Pada tanggal 22 Desember 1956 Kolonel Simbolon pemimpin Dewan Gajah


melalui RRI Medan mengumumkan pemutusan hubungan wilayah bukit barisan
dengan pemerintah pusat. Ia mengubah nama kodam TT I menjadi Kodam TT I
Bukit Barisan. Dia melihat pada permasalahan kesejahteraan danb perumahan
prajurit yang sangat memprihatinkan. Karena keterbatasan dana dari pusat maka
Kolonel Simbolon mencari jalan sendiri membangun asrama dan perumahan
prajurit. Dia mencari dana sendiri namun sayang cara yang digunakan adalah cara
ilegal. Dia menjual secara illegal hasil perkebunan di wilayah Sumatra Utara.
Ekspor hasil perkebunan dijual melalui Teluk Nibungh di Muara Sungai Asahan
Tanjung Balai. Namun, pers ibukota memberitakan penyulundupan itu dan kasad
memerintahkan pemeriksaan pada ksus ini. Kasad pun bermaksud menggantikan
panglima TT I Bukit Barisan dengan kolonel Lubis. Melihat situasi yang gawat,
simbolon mengadakan rapat perwira yang disebut “Ikrar 4 Desember 1956”. Pada
27 Desember 1956 subuh, simbolon menerima berita ada pasukan yang
diperintahkan menangkapnya. Dengan perlindungan dari Batalyon 132 dibawah
Kapten Sinta Pohan, dia bergerak ke Tapanuli bergabung dengan Resimen III
Mayor J Samosir.

Di Sumatra Selatan Dewan Garuda menjadi tuan rumah penyelenggaraan


pertemuan tokoh-tokoh militer di wilayah tersebut. Ini berlangsung menjelang
Musyawarah Nasional September 1957 dan melahirkan Piagam Palembang
sebagai dasar perjuangan bersama dari daerah-daerah bergolak. Namun
sebenarnya dalam tubuh Dewan garuda terjadi keretakan. Dewan Garuda bersifat
mendua. Ini disebabkan tokoh-tokoh militer masih berhubungan dengan kasad
sehingga segala perkembangan Dewan garuda Dapat diketahui oleh pemerintah
pusat di Jakarta. Tetapi dilain fihak Dewan Garuda juga memihak pada dewan
Banteng. Keretakan ini juga mengakibatkan pada saat konflik bersenjata antara
PRRI dengan pemerintash pusat Dewan Garuda memihak pada pemerintah Pusat.

PRRI membentuk Dewan Perjuangan dan tidak mengakui kabinet Djuanda.
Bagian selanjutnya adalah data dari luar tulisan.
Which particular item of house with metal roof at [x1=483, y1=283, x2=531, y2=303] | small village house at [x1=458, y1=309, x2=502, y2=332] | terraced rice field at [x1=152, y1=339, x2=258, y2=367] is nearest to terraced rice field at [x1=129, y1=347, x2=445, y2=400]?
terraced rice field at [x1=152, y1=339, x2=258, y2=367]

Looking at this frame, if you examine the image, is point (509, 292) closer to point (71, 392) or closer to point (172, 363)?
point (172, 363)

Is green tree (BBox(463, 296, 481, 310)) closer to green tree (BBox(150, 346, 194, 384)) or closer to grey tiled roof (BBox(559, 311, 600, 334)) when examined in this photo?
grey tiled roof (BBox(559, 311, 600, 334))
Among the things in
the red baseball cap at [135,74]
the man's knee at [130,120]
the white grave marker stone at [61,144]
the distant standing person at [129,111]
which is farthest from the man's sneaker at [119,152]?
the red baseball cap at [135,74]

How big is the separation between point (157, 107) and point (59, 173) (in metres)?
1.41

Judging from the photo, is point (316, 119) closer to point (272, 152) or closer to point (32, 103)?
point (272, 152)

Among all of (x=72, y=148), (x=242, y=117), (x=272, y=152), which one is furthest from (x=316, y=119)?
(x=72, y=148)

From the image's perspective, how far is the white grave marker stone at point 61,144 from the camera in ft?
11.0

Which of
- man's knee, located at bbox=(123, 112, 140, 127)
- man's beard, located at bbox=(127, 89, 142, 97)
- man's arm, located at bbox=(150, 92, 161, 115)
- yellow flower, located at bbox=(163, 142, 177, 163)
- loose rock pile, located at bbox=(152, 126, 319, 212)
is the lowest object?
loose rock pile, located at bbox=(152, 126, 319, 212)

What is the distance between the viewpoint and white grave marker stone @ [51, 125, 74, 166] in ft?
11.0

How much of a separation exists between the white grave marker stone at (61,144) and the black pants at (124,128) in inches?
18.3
Dewan
Perjuangan PRRI membentuk Kabinet baru, Kabinet Pemerintahan Revolusioner
Republik Indonesia (Kabinet PRRI). Pembentukan kabinet ini berlangsung saat
Persiden Soekarno sedang berada di Tokyo, Jepang. Pada tanggal 10 Februari
1958 sebuah Dewan Perjuangan melalui RRI Padang mengeluarkan pernyataan
“Piagam Jakarta” yang berisi sejumlah tuntutan yang ditujukan pada Persiden
Soekarno agar “bersedia kembali kepada kedudukan yang konstitusional
menghapus segala akibat dan tindakan yang melanggar UUD 1945 serta
membuktikan kesediaannya itu dengan kata dan perbuatan…”. Tuntutan tersebut
diantaranya adalah:

1. Supaya kabinet Djuanda mengundurkan diri dan mengembalikan


mandatnya pada Persiden.

2. Agar pejabat persiden Sartono membentuk kabinet baru Zaken kabinet


nasional yang bebas dari pengaruh komunis dibawah Mohammad Hatta dan
Hamengkubuwono IX.

3. Agar kabinet baru diberi mandat sepenuhnya untuk bekerja sampai


pemilihan umum yang akan dating.

4. Agar Persiden Soekarno membetasi diri menurut konstitusi.

5. Apabila tuntutan diatas tidak dipenuhi dalam tempo 5×24 jam maka Dewan
Perjuangan akan mengambil langkah kebijakan sendiri.

Tuntutan-tuntutan ini ditolak oleh pemerintah pusat. Reaksi dari PRRI adalah
dengan mengumumkan pendirian Pemerintahan Tandingan yaitu Pemerintahan
Revolusioner Republik Indonesia (PRRI) lengkap dengan kabinetnya pada tanggal
15 Februari 1958. Susunan Kabinet PRRI adalah sebagai berikut:

1. Syarifuddin Prawiranegara sebagai Perdana Mentri dan Mentri Keuangan.

2. M Simbolon sebagai Mentri Luar Negri.

3. Burhanudin Harahap sebagai Mentri Pertahanan dan mentri kehakiman.

4. Dr. Sumitro Djojohadikusumo sebagai Mentri Perhubungan/Pelayaran.